• **Your goal**:
Exclude the pictures, then copy all remaining records exactly.

• **Records**:
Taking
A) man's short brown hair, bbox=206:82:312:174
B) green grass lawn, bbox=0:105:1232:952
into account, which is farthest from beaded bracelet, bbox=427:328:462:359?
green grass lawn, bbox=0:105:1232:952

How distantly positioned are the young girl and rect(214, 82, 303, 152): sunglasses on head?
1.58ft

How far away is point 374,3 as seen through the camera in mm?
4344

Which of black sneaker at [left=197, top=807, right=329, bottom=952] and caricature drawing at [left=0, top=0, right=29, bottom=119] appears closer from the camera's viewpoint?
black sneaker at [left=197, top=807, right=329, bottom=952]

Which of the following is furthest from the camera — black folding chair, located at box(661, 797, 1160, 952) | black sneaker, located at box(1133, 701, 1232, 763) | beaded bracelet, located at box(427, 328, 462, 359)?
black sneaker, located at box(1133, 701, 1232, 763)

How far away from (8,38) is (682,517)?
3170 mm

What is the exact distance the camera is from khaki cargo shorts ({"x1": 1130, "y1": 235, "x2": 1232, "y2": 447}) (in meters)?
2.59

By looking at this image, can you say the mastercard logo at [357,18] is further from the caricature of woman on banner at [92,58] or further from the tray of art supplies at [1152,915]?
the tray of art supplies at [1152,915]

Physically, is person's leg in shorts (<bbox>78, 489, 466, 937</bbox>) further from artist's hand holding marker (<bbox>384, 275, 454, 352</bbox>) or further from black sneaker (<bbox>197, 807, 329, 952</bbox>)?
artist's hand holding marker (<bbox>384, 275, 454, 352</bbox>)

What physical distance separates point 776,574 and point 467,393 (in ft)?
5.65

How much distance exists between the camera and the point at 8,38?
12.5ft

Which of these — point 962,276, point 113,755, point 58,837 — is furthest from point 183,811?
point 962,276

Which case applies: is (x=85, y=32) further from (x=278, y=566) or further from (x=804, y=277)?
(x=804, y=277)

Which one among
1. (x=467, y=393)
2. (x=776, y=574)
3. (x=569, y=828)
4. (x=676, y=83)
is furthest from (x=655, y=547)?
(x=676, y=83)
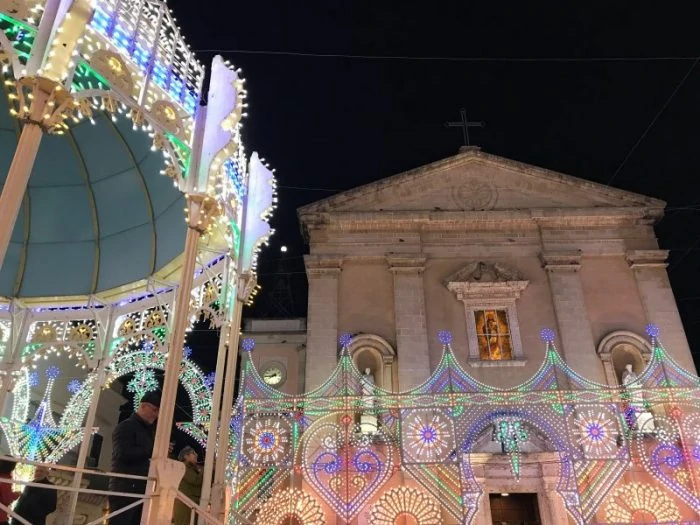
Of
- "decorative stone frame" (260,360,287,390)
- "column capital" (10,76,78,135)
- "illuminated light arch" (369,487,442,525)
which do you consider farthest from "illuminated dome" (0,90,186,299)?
"illuminated light arch" (369,487,442,525)

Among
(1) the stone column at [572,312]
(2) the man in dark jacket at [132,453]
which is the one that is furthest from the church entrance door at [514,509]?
(2) the man in dark jacket at [132,453]

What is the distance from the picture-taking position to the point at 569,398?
12812 mm

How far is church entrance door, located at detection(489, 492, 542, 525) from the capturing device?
1488cm

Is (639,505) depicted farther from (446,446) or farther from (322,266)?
(322,266)

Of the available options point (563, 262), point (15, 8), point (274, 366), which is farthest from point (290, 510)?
point (563, 262)

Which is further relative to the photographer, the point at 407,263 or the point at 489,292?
the point at 407,263

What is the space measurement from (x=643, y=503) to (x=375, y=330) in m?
8.19

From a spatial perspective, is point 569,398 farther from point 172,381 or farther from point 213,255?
point 172,381

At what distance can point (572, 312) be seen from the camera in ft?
56.5

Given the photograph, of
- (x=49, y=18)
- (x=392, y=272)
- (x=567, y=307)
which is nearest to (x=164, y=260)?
(x=49, y=18)

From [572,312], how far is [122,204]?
12911mm

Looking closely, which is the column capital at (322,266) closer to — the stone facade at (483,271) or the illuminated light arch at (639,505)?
the stone facade at (483,271)

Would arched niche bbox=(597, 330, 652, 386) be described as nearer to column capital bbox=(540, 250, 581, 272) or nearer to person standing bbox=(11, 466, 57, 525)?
column capital bbox=(540, 250, 581, 272)

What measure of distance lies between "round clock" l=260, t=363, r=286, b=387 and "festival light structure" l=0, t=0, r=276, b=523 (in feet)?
9.42
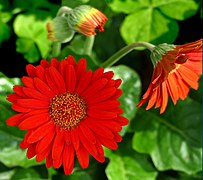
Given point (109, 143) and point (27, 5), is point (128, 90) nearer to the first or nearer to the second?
point (27, 5)

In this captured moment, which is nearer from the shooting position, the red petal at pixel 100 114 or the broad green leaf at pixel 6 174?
the red petal at pixel 100 114

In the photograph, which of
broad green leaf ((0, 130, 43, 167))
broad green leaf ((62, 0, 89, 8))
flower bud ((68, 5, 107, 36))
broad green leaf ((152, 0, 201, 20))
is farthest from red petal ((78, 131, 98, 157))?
broad green leaf ((152, 0, 201, 20))

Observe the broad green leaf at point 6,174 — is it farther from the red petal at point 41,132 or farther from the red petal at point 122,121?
the red petal at point 122,121

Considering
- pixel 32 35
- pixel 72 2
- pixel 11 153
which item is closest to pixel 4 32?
pixel 32 35

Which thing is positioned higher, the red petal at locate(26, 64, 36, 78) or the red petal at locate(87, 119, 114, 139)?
the red petal at locate(26, 64, 36, 78)

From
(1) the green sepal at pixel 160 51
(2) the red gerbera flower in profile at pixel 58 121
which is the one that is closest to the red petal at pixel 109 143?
(2) the red gerbera flower in profile at pixel 58 121

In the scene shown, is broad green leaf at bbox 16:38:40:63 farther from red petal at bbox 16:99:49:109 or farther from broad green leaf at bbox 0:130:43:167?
red petal at bbox 16:99:49:109

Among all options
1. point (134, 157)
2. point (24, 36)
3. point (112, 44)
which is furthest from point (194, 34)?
point (24, 36)
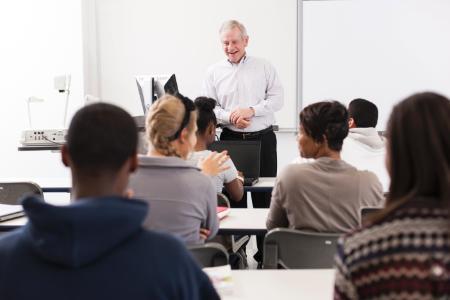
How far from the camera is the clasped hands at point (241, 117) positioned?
13.4 ft

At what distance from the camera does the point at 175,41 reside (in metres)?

• **Task answer**:
Taking
A) man's short brown hair, bbox=206:82:312:174
B) green grass lawn, bbox=0:105:1232:952
into account, which is farthest from beaded bracelet, bbox=427:328:462:359?
green grass lawn, bbox=0:105:1232:952

How distantly positioned are the young girl and rect(214, 82, 303, 152): sunglasses on head?
1.58ft

How far away is point 374,3 as seen through the camera in mm?
4344

Which of black sneaker at [left=197, top=807, right=329, bottom=952] and caricature drawing at [left=0, top=0, right=29, bottom=119] appears closer from the camera's viewpoint?
black sneaker at [left=197, top=807, right=329, bottom=952]

Which of the following is furthest from the camera — black folding chair, located at box(661, 797, 1160, 952) | black sneaker, located at box(1133, 701, 1232, 763) | beaded bracelet, located at box(427, 328, 462, 359)?
black sneaker, located at box(1133, 701, 1232, 763)

How far away from (8,38) is (682,517)?
3170 mm

What is the exact distance the camera is from khaki cargo shorts ({"x1": 1130, "y1": 235, "x2": 1232, "y2": 447}) (in meters)?
2.59

By looking at this image, can you say the mastercard logo at [357,18] is further from the caricature of woman on banner at [92,58] or further from the tray of art supplies at [1152,915]?
the tray of art supplies at [1152,915]

Physically, is person's leg in shorts (<bbox>78, 489, 466, 937</bbox>) further from artist's hand holding marker (<bbox>384, 275, 454, 352</bbox>) or further from black sneaker (<bbox>197, 807, 329, 952</bbox>)?
artist's hand holding marker (<bbox>384, 275, 454, 352</bbox>)

What physical distance separates point 776,574 and point 467,393 (in ft)?
5.65

How much distance exists between the camera and the point at 8,38?
12.5ft

Which of these — point 962,276, point 113,755, point 58,837 — is furthest from point 183,811?
point 962,276

Which case applies: is (x=85, y=32) further from (x=278, y=566) or further from (x=804, y=277)?
(x=804, y=277)

Which one among
1. (x=467, y=393)
2. (x=776, y=574)
3. (x=569, y=828)
4. (x=676, y=83)
is furthest from (x=655, y=547)?
(x=676, y=83)
Of
- "decorative stone frame" (260,360,287,390)
- "column capital" (10,76,78,135)
- "illuminated light arch" (369,487,442,525)
which do you consider farthest from "illuminated dome" (0,90,186,299)?
"illuminated light arch" (369,487,442,525)

Among
(1) the stone column at [572,312]
(2) the man in dark jacket at [132,453]
which is the one that is furthest from the church entrance door at [514,509]?
(2) the man in dark jacket at [132,453]

What is the distance from the picture-taking position to the point at 569,398?
12812 mm

How far is church entrance door, located at detection(489, 492, 542, 525) from the capturing device?
1488cm

Is (639,505) depicted farther from (446,446) or farther from (322,266)?
(322,266)

Of the available options point (563, 262), point (15, 8), point (274, 366), which is farthest from point (290, 510)?
point (563, 262)

Which is further relative to the photographer, the point at 407,263 or the point at 489,292?
the point at 407,263

What is the space measurement from (x=643, y=503) to (x=375, y=330) in m?
8.19

From a spatial perspective, is point 569,398 farther from point 172,381 or farther from point 213,255?
point 172,381

At what distance can point (572, 312) be seen from the camera in ft?
56.5

Given the photograph, of
- (x=49, y=18)
- (x=392, y=272)
- (x=567, y=307)
which is nearest to (x=164, y=260)?
(x=49, y=18)

From [572,312], how far is [122,204]?
12911mm

Looking closely, which is the column capital at (322,266) closer to — the stone facade at (483,271) or the illuminated light arch at (639,505)?
the stone facade at (483,271)

Would arched niche bbox=(597, 330, 652, 386) be described as nearer to column capital bbox=(540, 250, 581, 272) or nearer to person standing bbox=(11, 466, 57, 525)?
column capital bbox=(540, 250, 581, 272)

What measure of distance lies between "round clock" l=260, t=363, r=286, b=387 and "festival light structure" l=0, t=0, r=276, b=523 (in feet)?
9.42
Given point (109, 143) and point (27, 5), is point (128, 90) nearer to the first or nearer to the second?
point (27, 5)

In this captured moment, which is nearer from the shooting position, the red petal at pixel 100 114 or the broad green leaf at pixel 6 174?
the red petal at pixel 100 114

In the photograph, which of
broad green leaf ((0, 130, 43, 167))
broad green leaf ((62, 0, 89, 8))
flower bud ((68, 5, 107, 36))
broad green leaf ((152, 0, 201, 20))
is farthest from red petal ((78, 131, 98, 157))?
broad green leaf ((152, 0, 201, 20))

Observe the broad green leaf at point 6,174 — is it farther from the red petal at point 41,132 or farther from the red petal at point 122,121?
the red petal at point 122,121

Considering
- pixel 32 35
- pixel 72 2
- pixel 11 153
which item is closest to pixel 4 32?
pixel 32 35

Which thing is positioned higher, the red petal at locate(26, 64, 36, 78) or the red petal at locate(87, 119, 114, 139)?
the red petal at locate(26, 64, 36, 78)

From
(1) the green sepal at pixel 160 51
(2) the red gerbera flower in profile at pixel 58 121
which is the one that is closest to the red petal at pixel 109 143?
(2) the red gerbera flower in profile at pixel 58 121

In the scene shown, is broad green leaf at bbox 16:38:40:63 farther from red petal at bbox 16:99:49:109 or farther from broad green leaf at bbox 0:130:43:167?
red petal at bbox 16:99:49:109

Among all options
1. point (134, 157)
2. point (24, 36)
3. point (112, 44)
which is furthest from point (194, 34)?
point (24, 36)
How far from the camera is the clasped hands at point (241, 117) positioned?
13.4 ft

At what distance from the camera does the point at 175,41 reside (in metres)?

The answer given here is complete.